Do your clients care that you don’t work in a traditional firm?
People are sometimes a bit curious how it works, but usually it’s a case of explaining the benefits. You won’t get someone better than me with 30 years’ experience for the price – prices I’m able to keep at a set level because I’m self employed and don’t have the overhead. You can get me anytime. I can work from anywhere. If you wanted me to come to your offices to work I could do that.
What’s been been the biggest benefit of being a consultant?
My time is my own. I qualified as a pilot in 2003 and have a share in an aeroplane which I keep at a private airfield five miles from Stafford. And so if it’s a beautiful day and I want to spend the afternoon flying then that’s exactly what I will do, providing I can juggle my work.
I sometimes fly to see clients. I can get down to the south coast within two hours whereas driving would be a nightmare. I frequently take that option. Some of the most wonderful times I have had are flying in the height of summer during the very long days – if it’s sunny and you are going up every bush throws a shadow that’s 200 yards long, every field is a painting.
I have the freedom to set my own agenda
Matthew with his wife Jan
What’s been the greatest challenge of being a consultant?
It’s always been juggling the number of clients and making sure every one feels like they are the only client they’ve got.
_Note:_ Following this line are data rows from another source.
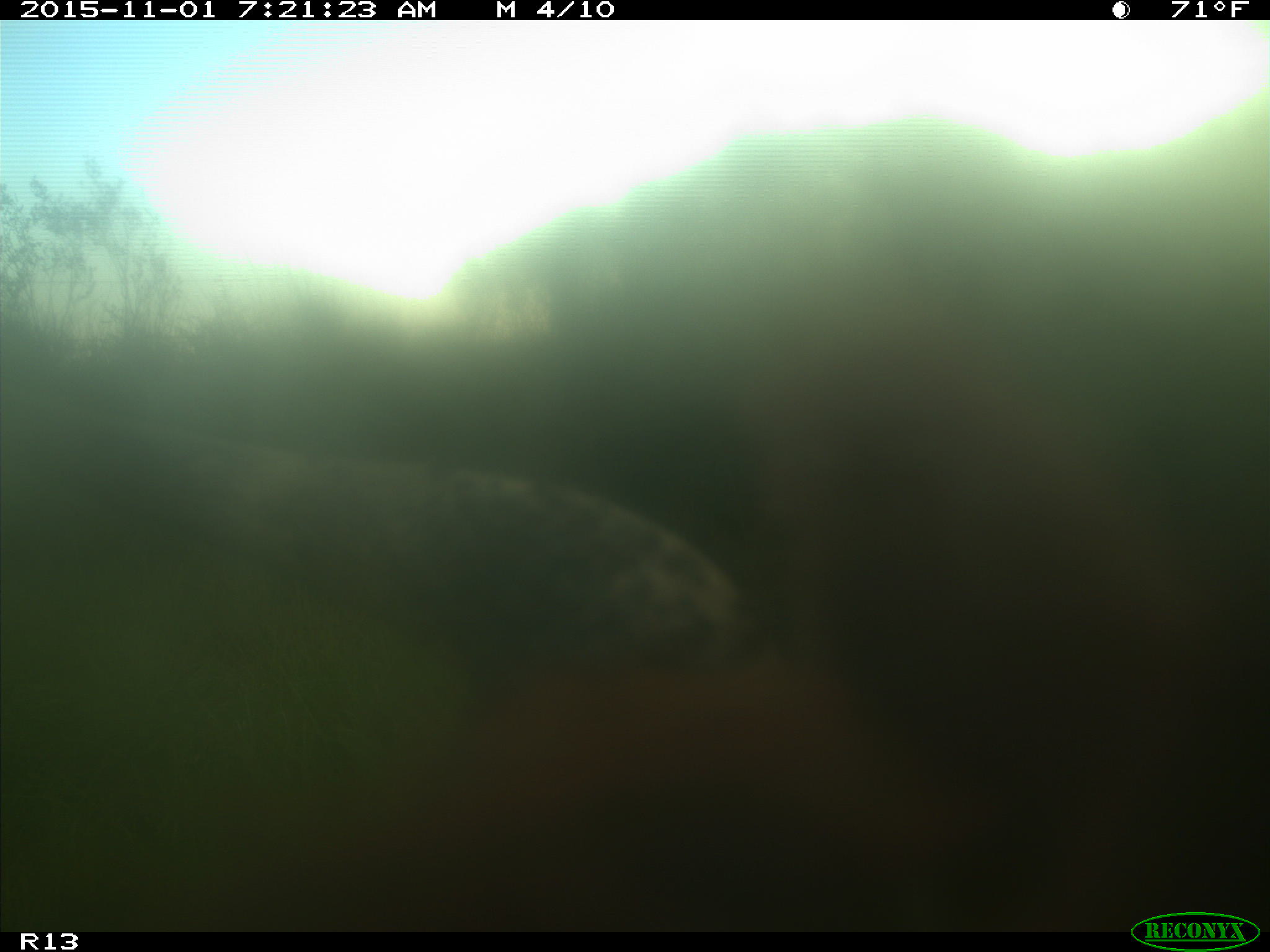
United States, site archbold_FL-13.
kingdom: Animalia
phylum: Chordata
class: Mammalia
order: Artiodactyla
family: Bovidae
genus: Bos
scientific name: Bos taurus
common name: domestic cow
When I worked in local authorities I could say I’m too busy to do that. You never say that to your clients when you are a consultant. But I have made a conscious choice to have work-life balance. I’m 60 years old. To a certain degree the struggles of mortgages etc. are now behind me. I don’t want to work all hours so I structure my life and the number of clients accordingly.
What does your wife think of your lifestyle, considering she works in a traditional firm?
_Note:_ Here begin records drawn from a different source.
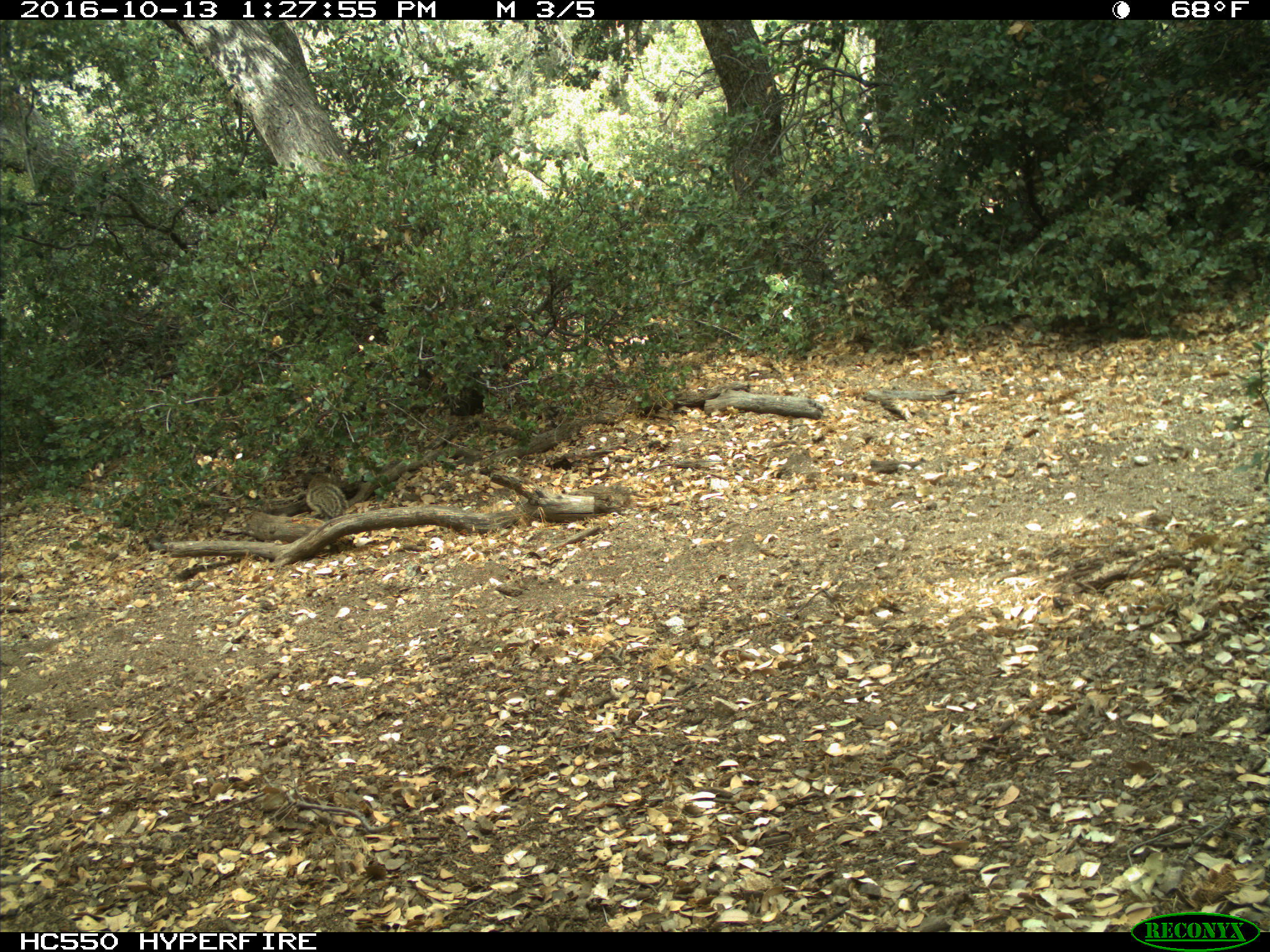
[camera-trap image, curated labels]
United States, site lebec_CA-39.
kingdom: Animalia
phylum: Chordata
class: Mammalia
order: Rodentia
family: Sciuridae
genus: Otospermophilus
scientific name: Otospermophilus beecheyi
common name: california ground squirrel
When you are salaried in a traditional firm there is a pressure to perform and come up with a certain number of chargeable hours and what have you. And my wife often says to me that I couldn’t handle what she handles because my life is so different. I have the freedom to set my own agenda. I don’t feel I have to do everything and take on every job. So when clients come to me and I say yes, I’ll take on your job, I’m doing it because I want to.
How does your day end?
Whatever happens dinner is at eight when my wife gets home. Jan has a working day that starts and stops. I work when I need to and when I want to. So I may relax for a couple of hours, but if there’s something urgent that needs doing I may go back upstairs to my study and finish off a few emails and do some admin until fairly late. That’s my choice. But I am in control. Jan says to me: you don’t know what it’s like working for The Man. And she’s right. I don’t really remember what that’s like. I’m very lucky.